Start of GIVEN TEXT

Robust demand dials back incentive spending as vehicles sell quickly off lots; inventory restraints limit additional sales

Tysons, Va.—In terms of raw volume, July sales were up by just more than 120,000 units from June, according to a report by NADA Chief Economist Patrick Manzi. And through the first seven months of the year, new light-vehicle sales were off by 22.1 percent compared with the same period in 2019. American consumers continue to choose light-trucks over cars, with light trucks representing 76 percent of all vehicles sold in July and 75.4 percent of all new vehicles sold so far this year.

Similar to May and June, fleet sales fell more than retail sales did in July. According to Wards Intelligence, retail sales were off by 10 percent year over year, while fleet sales declined by a substantial 60 percent year over year, Manzi stated.

End of GIVEN TEXT
Start of SOURCE EXCERPT

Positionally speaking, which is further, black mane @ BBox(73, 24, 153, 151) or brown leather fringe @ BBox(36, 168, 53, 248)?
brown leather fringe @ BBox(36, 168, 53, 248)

End of SOURCE EXCERPT

◆ **EXERCISES TO COMPLETE**:
1. In the vehicle sales report, what share of all vehicles sold in July were light trucks?
2. Continue the vehicle sales report from where it stops.

◆ **OUTPUTS**:
1. 76 percent

2.
Vehicles have been selling quickly once they reach dealer lots. According to J.D. Power, 41 percent of all vehicles sold in July spent fewer than 20 days on the lot, up from 35 percent a year ago. Inventory constraints in popular segments may have limited some sales in July, and according to Wards Intelligence, final inventory numbers are expected to register an eight-year low for the month. Because of such robust demand, incentive spending was dialed back in July. Preliminary estimates from J.D. Power peg incentive spending per unit at $4,236, down from June 2020 but up by $166 compared with July 2019.

NADA’s outlook has not changed much since last month, Manzi said. “We expect new-vehicle retail sales will continue to recover for the rest of the year, while fleet sales will continue to struggle.”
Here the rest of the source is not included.